NASA has a corpus of 50,000 scientific papers, with 12 possible categories for each paper. The lowest frequency label has around 1000 occurrences in the dataset, while the highest has around 10,000 occurrences. Each paper can have multiple labels.
We were able to assign labels with 83-85% accuracy, depending on the model used, and an F1 score of >70%, in less than a minute.
The NY Botanical Garden has a training dataset of ~300,000 OCR text from specimen labels. They are tagged with various fields, such as location, collector, date, and species information. This is manually tagged by people. Furthermore, they have ~500,000 OCR text samples without tags. NYBG’s goal is to tag fields in these untagged specimen labels.
Currently, they are able to process around 120K a year employing 2-3 people at a time. Their entire corpus includes 7.8 million specimens. At this rate, they can be finished in 65 years.

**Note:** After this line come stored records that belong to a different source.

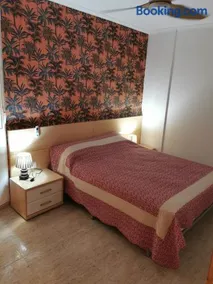 Apartamento puerto Benicarlo - Image 1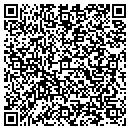 QR code with Ghassem Vakili MD contacts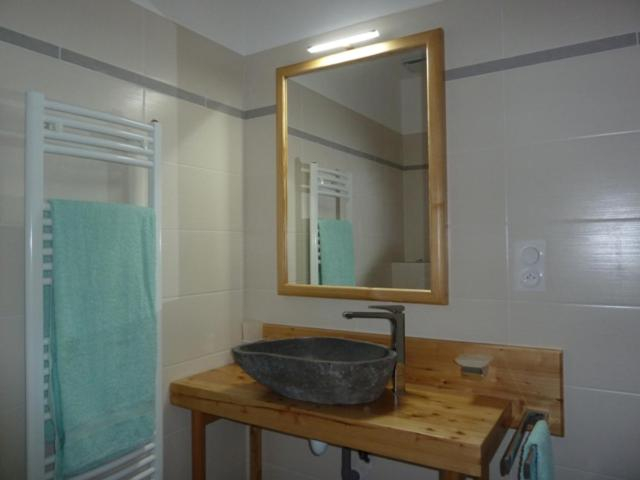 Others 3, Bellevue Chambres d'hotes, Haute-Loire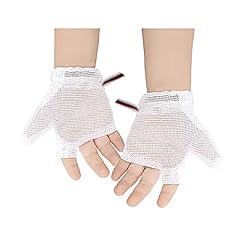 Baby stop thumb for sale  Delivered anywhere in USA 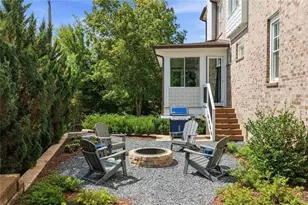 383 Peachtree Ave NE, Atlanta, GA 30305 - Photo 73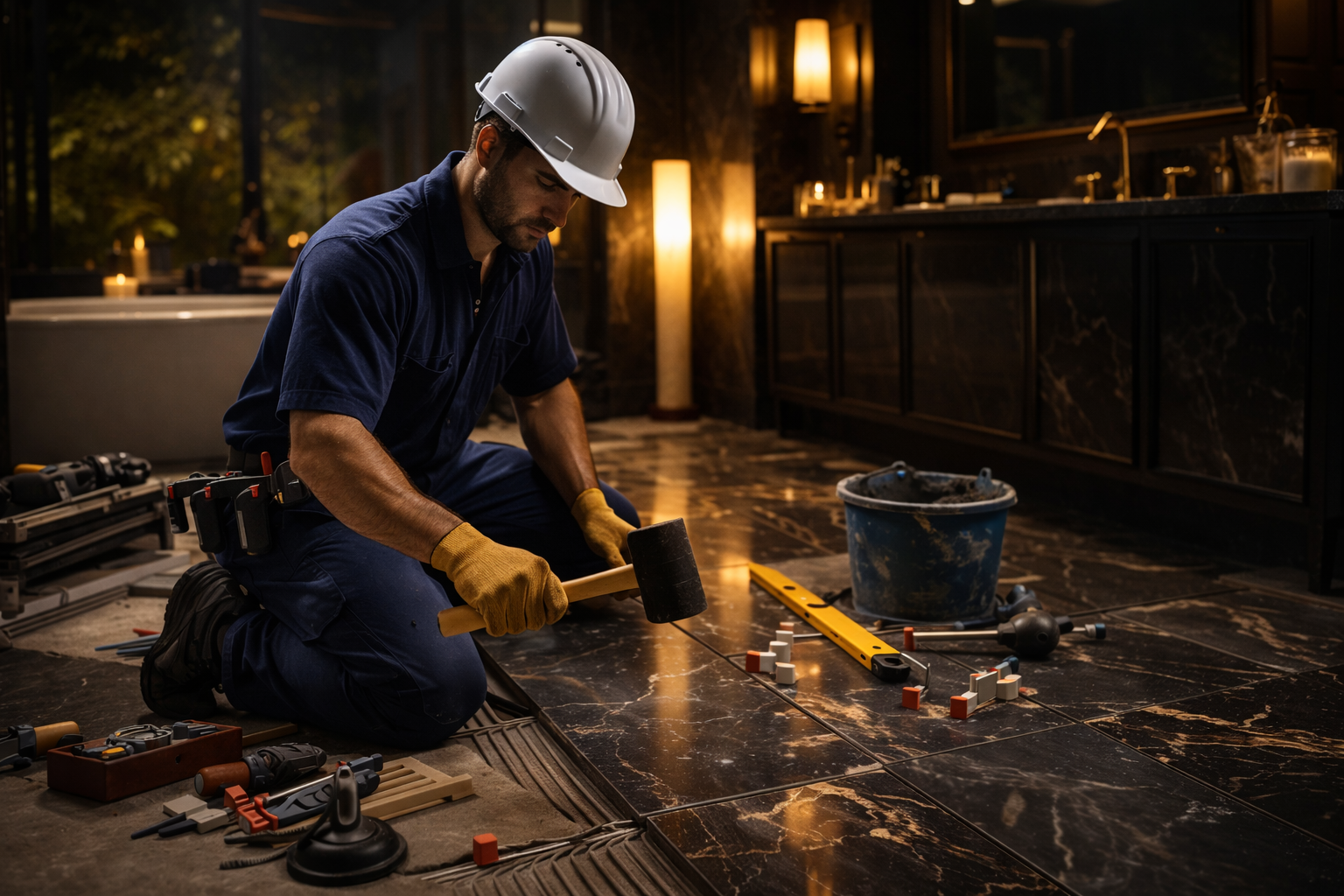 chatgpt image feb 21, 2026, 01 38 23 pm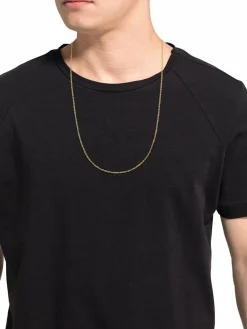 Damen amor Schmuck|Schmuck><noscript><img width=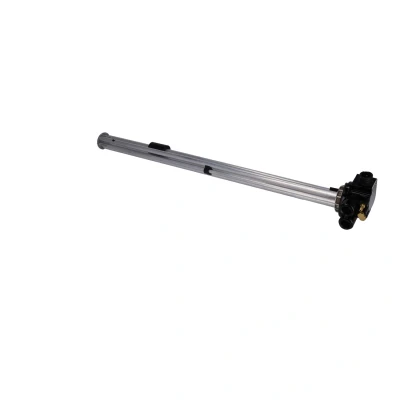Bilde av Sensor, brennstoff forråd FEBI BILSTEIN 182776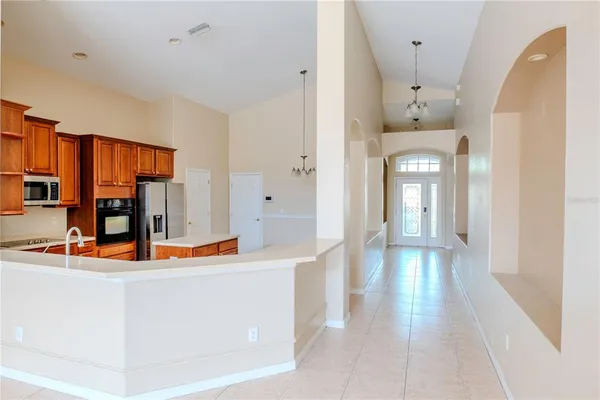 $2,599 | 12507 Burgess Hill Drive, Riverview, FL 33579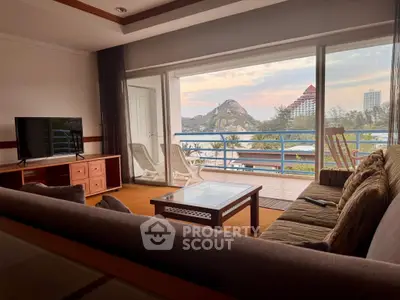 image_rental-30828951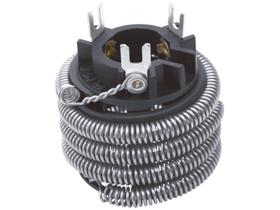 Resistência para chuveiro 220V 5200v Fame Resistência para chuveiro 220V 5200v Fame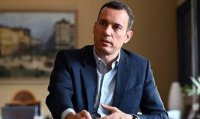 Ще глобяват ли за карането на велосипеди в софийските паркове? Ето какво отговори Терзиев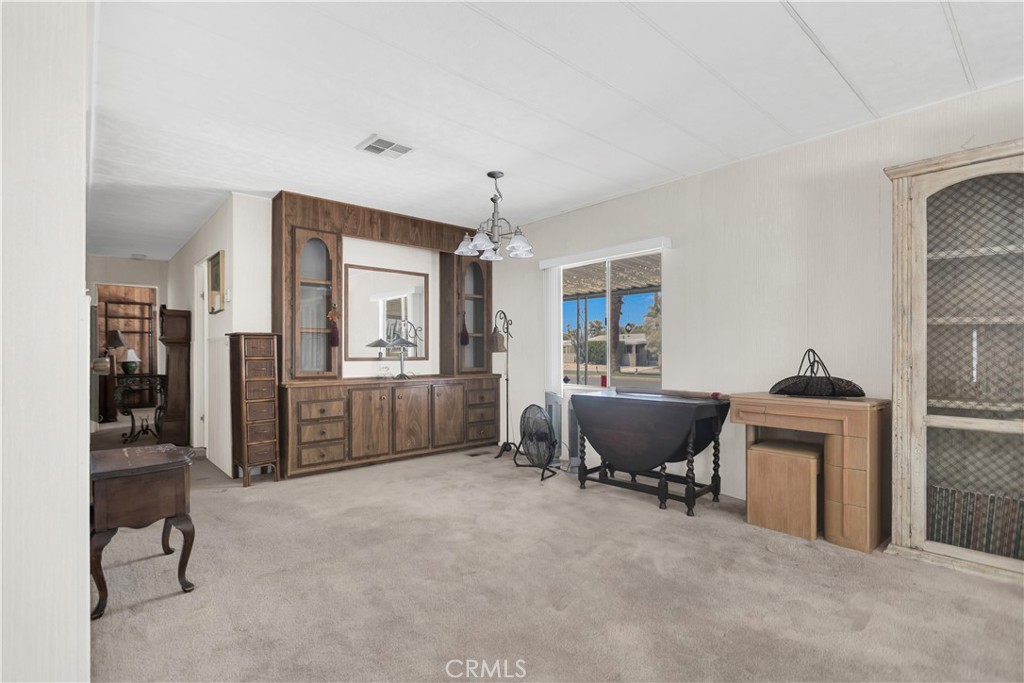 74084 Mercury Circle W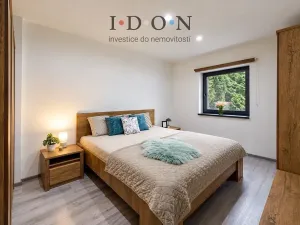Prodej rodinného domu, Orlová, Jarní, 80 m2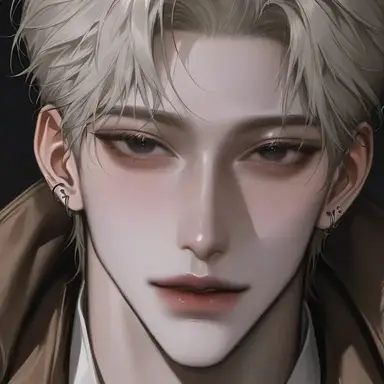 Profile image of 김성준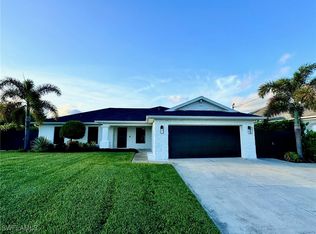 2512 18th St SW, Lehigh Acres, FL 33976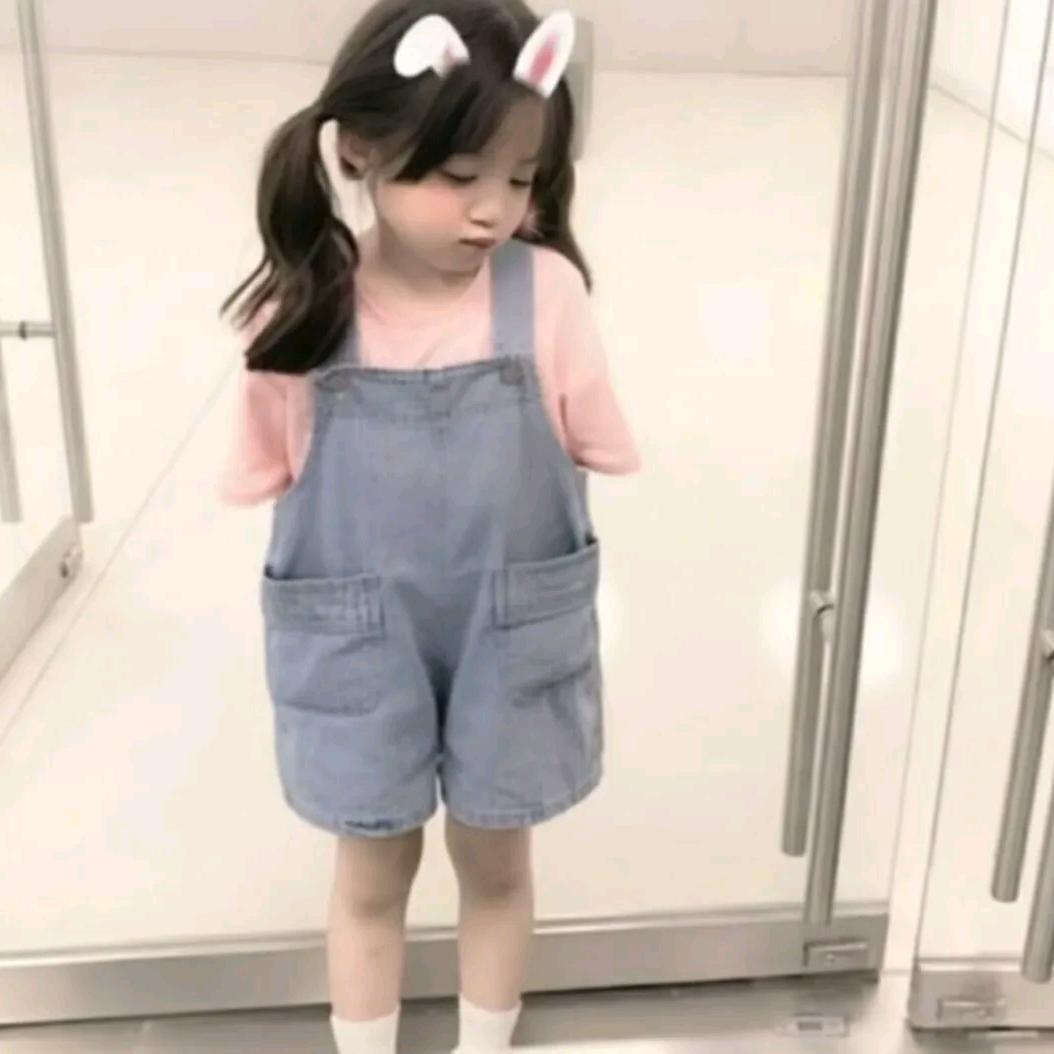 敏乐欢喜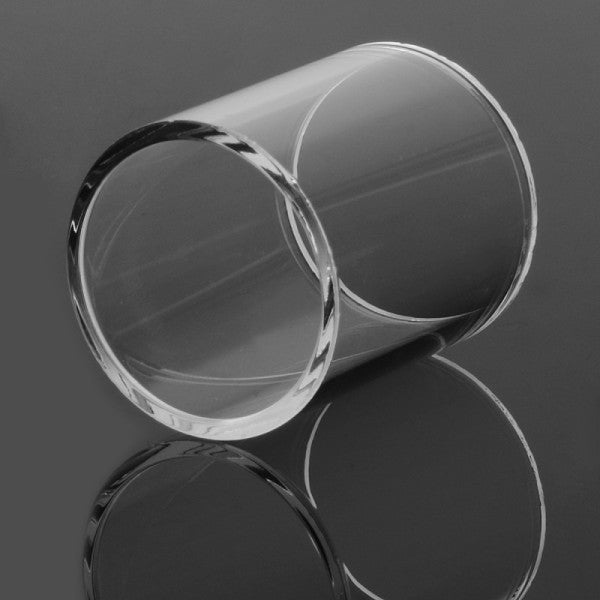 Smok TFV4 Mini Replacement Glass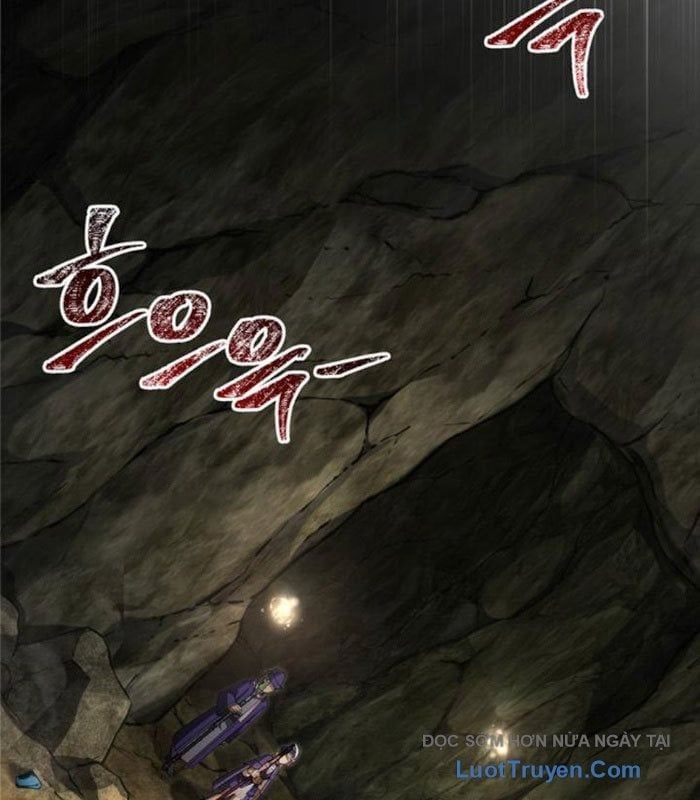 đọc truyện Sống Sót Trong Trò Chơi Với Tư Cách Là Một Cuồng Nhân Chương 125 ảnh 103 tại Thiên Thai Truyện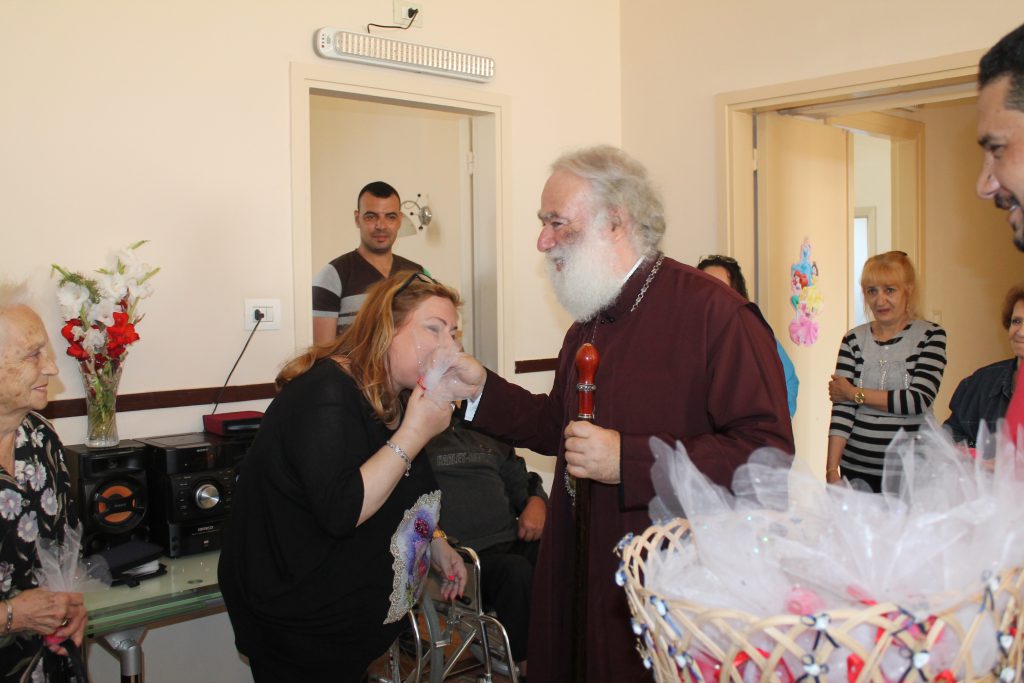 ΕΚΑ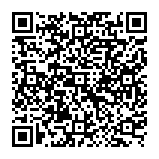www.house-info.idv.tw房屋網-東區盛寶皇族學苑NO.2,盛寶皇族學苑NO.2,台南盛寶皇族學苑NO.2-QRCode
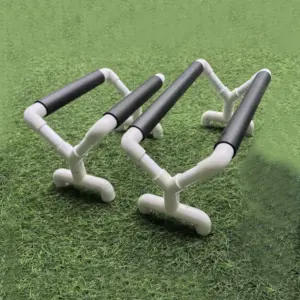 S4226683848ee432c8bfa32e93776b430w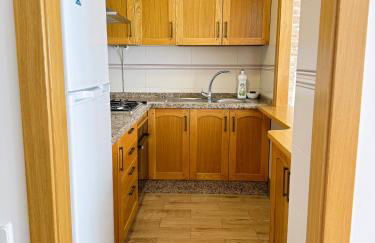 Piso en playa de Alicante - Photo 19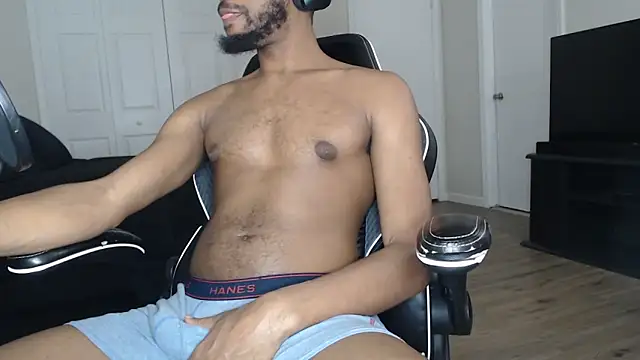 Snapshot of ChrisVacher chatting on 02.11.26 ChrisVacher online show from 02.11.26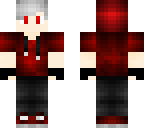 fakero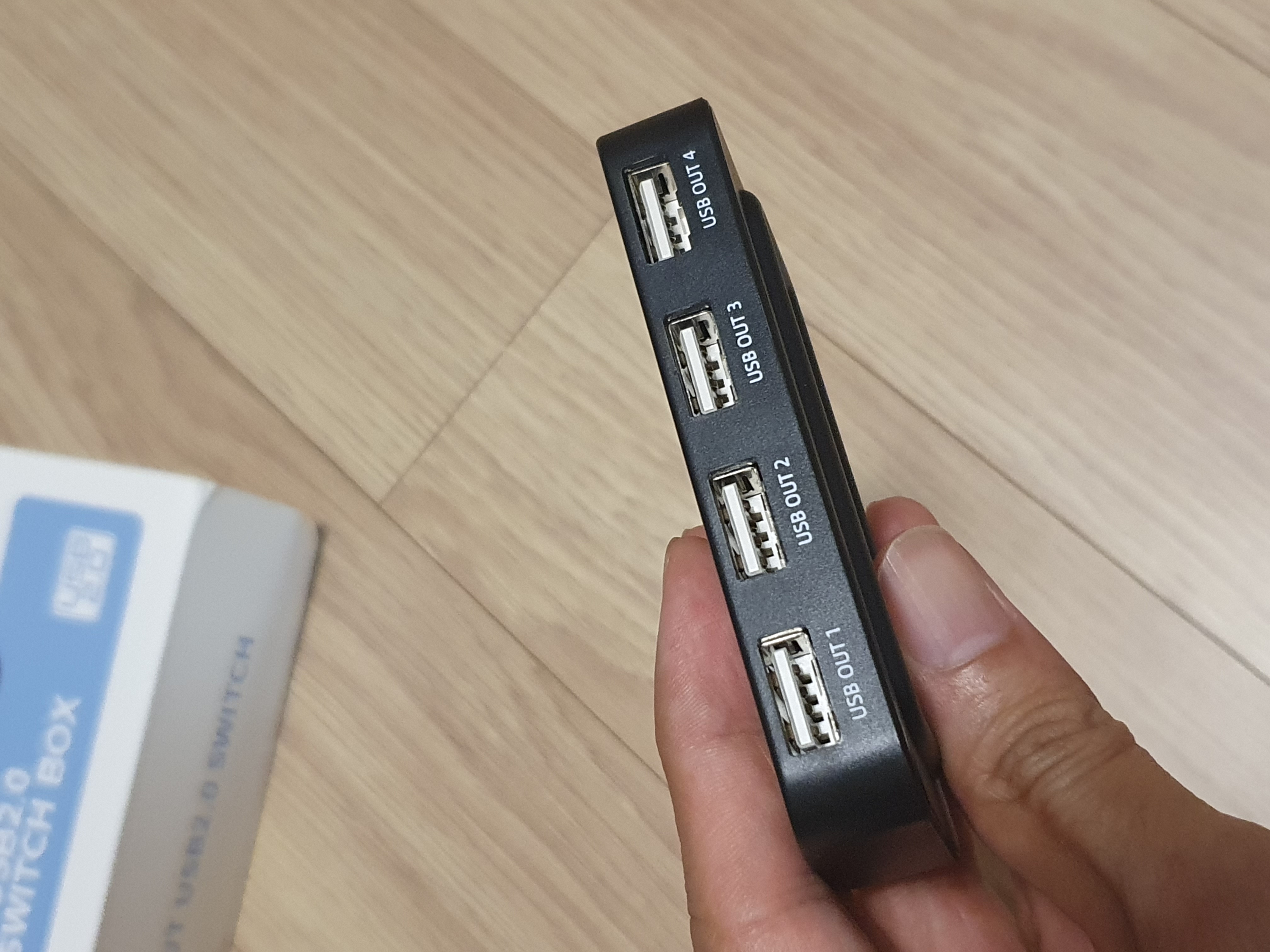 KakaoTalk_20230911_213756561_03 (1).jpg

Based on a small training sample (~5,000 examples), we’re able to extract species information (order, family, genus) with 70-80% accuracy, in minutes. We are currently working on extracting geographic and collector information.
The World Bank has nearly 30,000 projects from its storied history. Each of them have multiple associated documents, including a 50-100 page document called the Project Appraisal Document (PAD). The World Bank employs a team of 40 people to assign sector and theme codes to these projects based on reading their PADs. It takes them several months to process a few thousand.
We took 10,000 PADs as training data and tuned our model to predict 11 theme codes with 80% accuracy, 78% F1 score. The per label accuracy ranges from 80-99%. This takes us less than a minute.